Using Modern Technology to Resolve an Ancient Mystery: Unraveling the Hexaploid Origin of the Coast Redwood
Coast redwoods are renowned for their majestic dimensions, but they are remarkable on the microscopic level as well, being the only hexaploid conifer. Each tree, in other words, has six copies of each of its chromosomes; most other cypress-related species are diploid, meaning they have two sets of each chromosome. These extra copies of chromosomes are significant because they make for a greater possible range of physical characteristics, and may allow redwoods to adapt to changes in their environment more rapidly. A recent League-supported study by David Baum, a University of Wisconsin researcher, explores the genesis of this rare “polyploidization.” The genetic tools developed in this project may prove beneficial for conservation of the redwood forest.
“Interestingly, the data so far do not support previous hypotheses of hybridization with distant relatives of Sequoia, such as suggested genome donors Taxodium and Cryptomeria (genera of conifers in the cypress family),” Baum said. “Instead, our data suggest that polyploidization happened, at its broadest, within the California redwoods.”
Baum’s work shows that there’s tremendous genetic diversity in coast redwoods despite their rather narrow range, said Richard Campbell, Conservation Science Manager for Save the Redwoods League. “That’s likely to affect our efforts as we move to implement preservation and restoration goals,” Campbell said.
Findings like Baum’s regarding different genetic profiles of specific coast redwood strains mean some trees could demonstrate greater resilience in certain types of climatic conditions than others. This has tremendous ramifications for redwood conservation in an era of accelerating climate change, Campbell emphasized.

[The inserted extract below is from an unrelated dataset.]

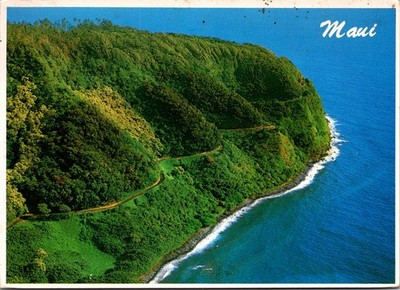 Hana Maui Hawaii HI Scenic Road High Cliffs Coastline 1980s Postcard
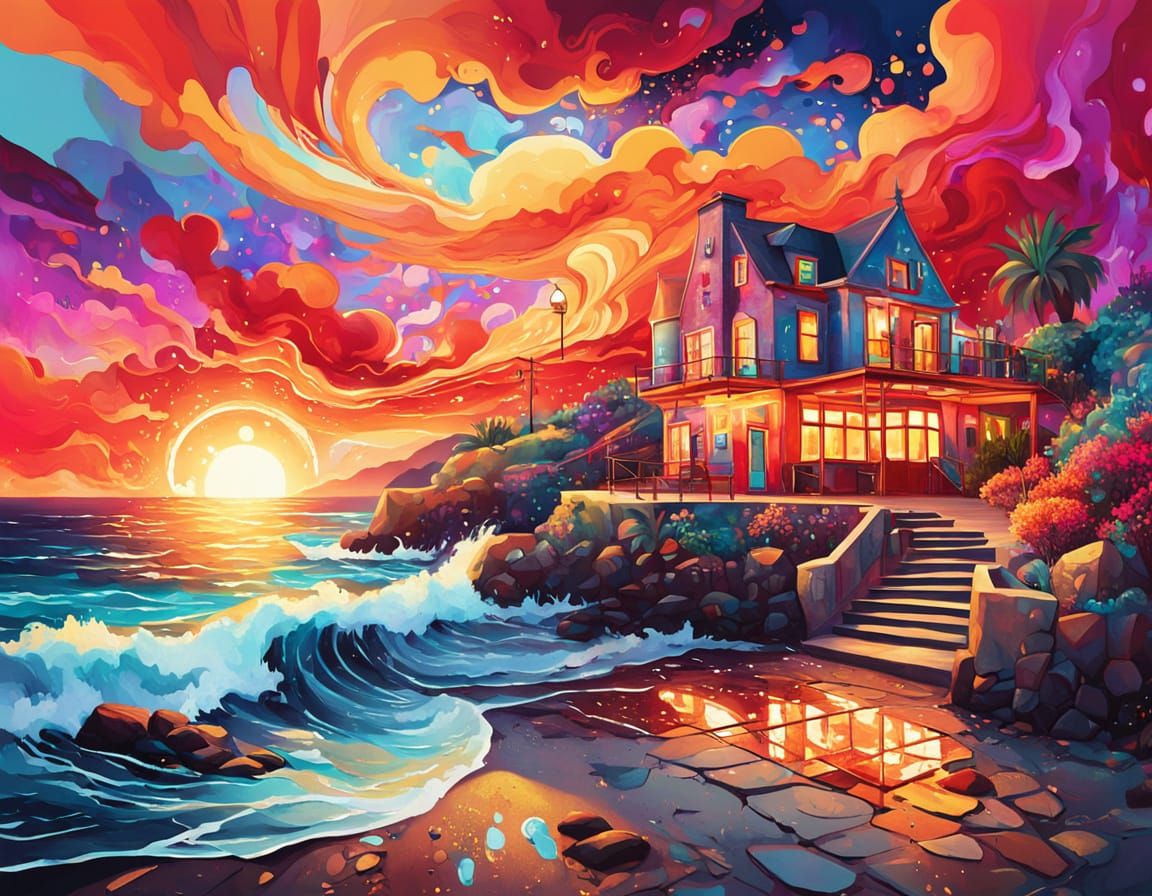 Coastal Town Sunset with Fiery Clouds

“It could ultimately help us determine which trees are suitable for planting in particular areas,” Campbell said. “If our models show an area is likely to become warmer and drier, we could select for redwoods that are genetically appropriate.”
The parameters of the coast redwood genome could also help scientists prioritize regions for ambitious restoration efforts.
“Generally speaking, redwoods need a cool climate and ample water,” Campbell said. “Some areas that currently support redwoods may ultimately become so hot and dry due to climate change that even strains that are relatively heat and drought tolerant couldn’t survive. No matter what we’d like to do, such areas are destined to become fir or pine forests, or perhaps blue oak woodlands, or black oak and grassland savanna. The more we know about the redwood genome, the better we can assure the survival of the redwood forest.”